For her project, Hope is conducting a broad scoping review examining guardianship policy across three fields: disability studies, health sciences and law. The project seeks to better understand how each discipline approaches guardianship and whether existing research aligns with principles of disability justice.
“There’s a lot of work to be done in guardianship,” she says.
The fellowship also serves as preparation for the next stage of her career. In her second year, Hope will participate in a Health and Aging Policy Fellowship that includes training in Washington, D.C., and a policy placement with a congressional office or disability-focused organization.

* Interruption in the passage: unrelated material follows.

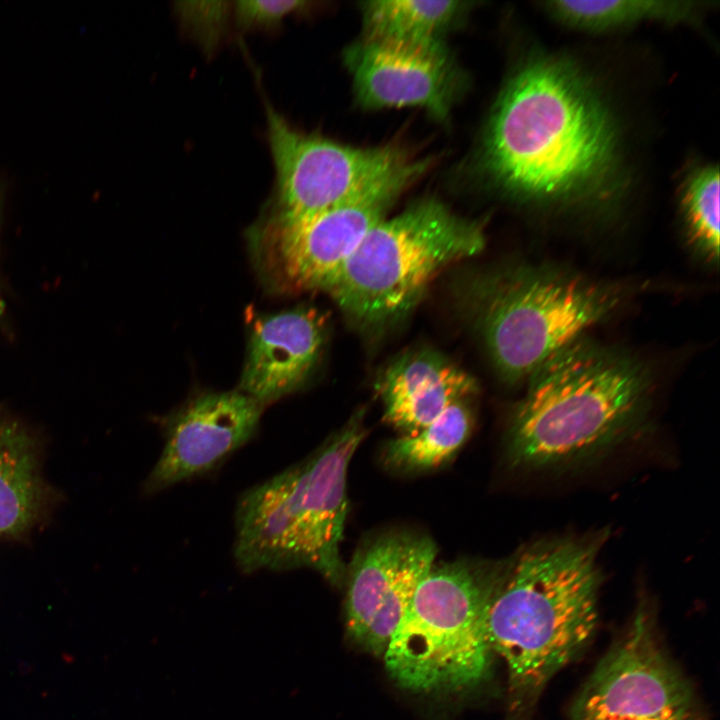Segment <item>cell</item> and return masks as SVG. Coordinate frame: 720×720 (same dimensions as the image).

The experience will allow her to translate research findings into real-world policy impact.
Throughout her academic career, Hope has been driven by a desire to bridge scholarship and lived experience. By combining rigorous research with a deep understanding of the challenges facing people with disabilities and their families, she hopes to help create systems that are more accessible, equitable, and responsive.
Now firmly settled in Chicago, Hope continues to build a career focused on improving disability policy while ensuring that the voices of people with disabilities and their families remain at the center of the conversation.